Dans ce cadre, le temps de travail effectué en télétravail est porté à 100% pour les salariés qui peuvent effectuer l’ensemble de leurs tâches à distance.
Dans les autres cas, l’organisation du travail doit permettre de réduire les déplacements domicile-travail et d’aménager le temps de présence en entreprise pour l’exécution des tâches qui ne peuvent être réalisées en télétravail, et pour réduire les interactions sociales. Les employeurs fixent les règles applicables dans le cadre du dialogue social de proximité, en veillant au maintien des liens au sein du collectif de travail et à la prévention des risques liés à l’isolement des salariés en télétravail.
Pour les salariés en télétravail à 100 %, un retour en présentiel est possible un jour par semaine au maximum lorsqu’ils en expriment le besoin, avec l’accord de leur employeur.
Cet aménagement prend en compte les spécificités liées aux organisations de travail, notamment pour le travail en équipe et s’attache à limiter au maximum les interactions sociales sur le lieu de travail.
Pour les activités qui ne peuvent être réalisées en télétravail, l’employeur organise systématiquement un lissage des horaires de départ et d’arrivée du salarié afin de limiter l’affluence aux heures de pointe.
La continuité de l’activité dans un contexte de circulation du virus est assurée par le respect de l’ensemble des règles d’hygiène et de distanciation physique rappelées en conclusion du présent chapitre.
Sur les lieux de travail, ces mesures ont un rôle essentiel pour réduire au maximum le risque en supprimant les circonstances d’exposition.
Elles doivent être la règle et l’employeur doit procéder aux aménagements nécessaires pour assurer leur respect optimal. L’employeur procède régulièrement à un rappel du respect systématique des règles d’hygiène et de distanciation.
L’employeur doit informer le salarié de l’existence de l’application « Tous AntiCovid » et de l’intérêt de son activation pendant les horaires de travail.
L’objectif est de limiter le risque d’affluence, de croisement (flux de personnes) et de concentration (densité) des personnels et des clients afin de faciliter le respect de la distanciation physique.
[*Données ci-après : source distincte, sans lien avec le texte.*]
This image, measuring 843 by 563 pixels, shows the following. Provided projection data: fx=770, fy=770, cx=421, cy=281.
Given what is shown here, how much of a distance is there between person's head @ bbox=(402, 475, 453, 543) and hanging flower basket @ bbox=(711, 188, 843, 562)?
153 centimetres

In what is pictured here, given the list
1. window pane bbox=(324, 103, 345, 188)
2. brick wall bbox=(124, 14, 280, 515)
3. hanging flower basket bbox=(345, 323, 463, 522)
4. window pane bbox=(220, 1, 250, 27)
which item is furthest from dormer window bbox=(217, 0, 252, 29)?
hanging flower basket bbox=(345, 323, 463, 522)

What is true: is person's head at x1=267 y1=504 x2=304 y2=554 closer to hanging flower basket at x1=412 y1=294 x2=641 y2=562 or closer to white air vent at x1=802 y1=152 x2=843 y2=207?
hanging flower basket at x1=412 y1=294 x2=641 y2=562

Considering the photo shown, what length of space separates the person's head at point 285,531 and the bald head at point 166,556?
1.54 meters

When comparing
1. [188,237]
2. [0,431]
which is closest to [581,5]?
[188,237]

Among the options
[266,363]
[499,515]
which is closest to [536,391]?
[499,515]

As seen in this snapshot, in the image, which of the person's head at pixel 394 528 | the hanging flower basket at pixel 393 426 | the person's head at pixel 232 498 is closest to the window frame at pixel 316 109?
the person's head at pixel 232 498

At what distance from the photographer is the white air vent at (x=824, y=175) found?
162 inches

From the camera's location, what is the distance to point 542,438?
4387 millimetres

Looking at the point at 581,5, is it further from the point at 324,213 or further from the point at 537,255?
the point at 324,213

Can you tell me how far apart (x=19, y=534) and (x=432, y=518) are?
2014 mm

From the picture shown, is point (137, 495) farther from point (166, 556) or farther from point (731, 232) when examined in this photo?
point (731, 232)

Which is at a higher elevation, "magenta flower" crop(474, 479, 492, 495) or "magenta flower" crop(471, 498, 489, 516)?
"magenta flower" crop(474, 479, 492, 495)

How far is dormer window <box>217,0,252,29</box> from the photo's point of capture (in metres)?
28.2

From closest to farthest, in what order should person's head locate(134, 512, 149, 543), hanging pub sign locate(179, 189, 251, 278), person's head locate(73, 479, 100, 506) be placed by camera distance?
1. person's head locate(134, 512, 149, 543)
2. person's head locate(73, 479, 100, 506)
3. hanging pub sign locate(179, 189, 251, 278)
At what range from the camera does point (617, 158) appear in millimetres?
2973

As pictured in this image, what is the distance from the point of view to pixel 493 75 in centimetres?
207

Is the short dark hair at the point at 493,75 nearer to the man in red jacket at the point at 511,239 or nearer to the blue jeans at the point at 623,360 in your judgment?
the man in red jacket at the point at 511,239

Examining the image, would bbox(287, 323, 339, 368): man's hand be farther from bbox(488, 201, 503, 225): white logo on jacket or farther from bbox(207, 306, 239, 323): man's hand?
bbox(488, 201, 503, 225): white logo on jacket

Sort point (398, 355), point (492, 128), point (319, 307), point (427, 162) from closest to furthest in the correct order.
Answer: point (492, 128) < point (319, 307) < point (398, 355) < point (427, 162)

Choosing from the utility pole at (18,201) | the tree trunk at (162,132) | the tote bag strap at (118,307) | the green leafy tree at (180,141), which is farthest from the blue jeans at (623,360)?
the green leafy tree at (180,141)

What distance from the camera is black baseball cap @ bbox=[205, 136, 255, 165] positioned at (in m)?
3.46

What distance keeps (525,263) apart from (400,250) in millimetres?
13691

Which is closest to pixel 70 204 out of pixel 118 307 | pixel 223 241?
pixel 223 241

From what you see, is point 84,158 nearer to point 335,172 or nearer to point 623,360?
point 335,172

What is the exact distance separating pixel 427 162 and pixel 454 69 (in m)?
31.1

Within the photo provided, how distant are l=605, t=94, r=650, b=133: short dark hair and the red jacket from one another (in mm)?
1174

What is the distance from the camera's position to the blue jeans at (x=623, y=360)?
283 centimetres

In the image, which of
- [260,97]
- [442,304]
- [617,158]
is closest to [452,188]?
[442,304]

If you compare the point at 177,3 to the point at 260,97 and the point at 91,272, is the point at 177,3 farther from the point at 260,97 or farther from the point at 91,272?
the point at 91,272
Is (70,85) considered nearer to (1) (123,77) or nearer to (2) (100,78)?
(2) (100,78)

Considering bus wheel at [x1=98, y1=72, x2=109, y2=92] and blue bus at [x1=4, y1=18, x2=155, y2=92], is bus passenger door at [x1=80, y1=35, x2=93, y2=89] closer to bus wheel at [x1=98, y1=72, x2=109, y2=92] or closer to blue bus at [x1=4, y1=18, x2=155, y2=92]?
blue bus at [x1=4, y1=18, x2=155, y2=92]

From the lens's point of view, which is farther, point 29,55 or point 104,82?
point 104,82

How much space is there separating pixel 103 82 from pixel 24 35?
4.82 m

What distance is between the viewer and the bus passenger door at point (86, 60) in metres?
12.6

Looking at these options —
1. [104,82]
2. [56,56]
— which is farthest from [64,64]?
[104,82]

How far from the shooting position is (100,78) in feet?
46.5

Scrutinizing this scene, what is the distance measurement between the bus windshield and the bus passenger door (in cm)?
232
Chaque collaborateur doit pouvoir disposer d’un espace lui permettant de respecter la règle de distanciation physique d’au moins un mètre par rapport à toute autre personne (ex. autre salarié, client, usager, prestataire, etc.). L’employeur cherchera, outre les réorganisations du travail permettant de séquencer les proces, à revoir l’organisation de l’espace de travail et au besoin des tranches horaires des travailleurs pour éviter ou limiter au maximum les regroupements et les croisements. Ainsi, les réunions en audio ou visioconférence doivent être privilégiées et les réunions en présentiel rester l’exception.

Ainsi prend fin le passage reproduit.